Hosting a service on my home connection, port 443 is fine but my idiot ISP blocks port 80. the service works fine over https to 443 directly, but when I add the domain to cloudflare, I get 522s, and cloudflare never attempts to make any connection to my IP address.

SSL is set to Full (Strict) but I’ve tried Full and Flexible too. Tried with and without authenticated origin pull, and still don’t see any connection from CF to my server at either my firewall (doing DNAT to my server) or the server behind it. The only request I see form CF hitting my network is when I enable SSL/TLS Recommender, I get 2 requests, GET / HTTP/1.1" 200 4481 "-" "Cloudflare-SSLDetector"

Is having port 80 reachable a hard dependency for using cloudflare?

Certainly there’s no need to have port 80 reachable. I allow only Cloudflare’s IPv6 addresses through the firewall for port 443 (DNS is set to proxied origin IPv6).

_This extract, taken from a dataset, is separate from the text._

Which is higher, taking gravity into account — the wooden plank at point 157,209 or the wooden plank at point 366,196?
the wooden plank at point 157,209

If port 80 with a redirect to HTTPS isn’t on your origin, make sure you have Cloudflare set to do this for you by turning on “Always use HTTPS” under SSL/TLS… Edge Certificates.

3 Likes

In addition to the information sjr provided, that is specifically our Encryption Recommender Bot. It is only scanning on port 80 to figure out a recommendation for your site. Since you are on Full or Full(Strict) there should be no issue with.

The issues with 522 are more likely cause by something like rate limiting at your hosting provider, I would verify that our IPs are allowlisted there.

This topic was automatically closed 15 days after the last reply. New replies are no longer allowed.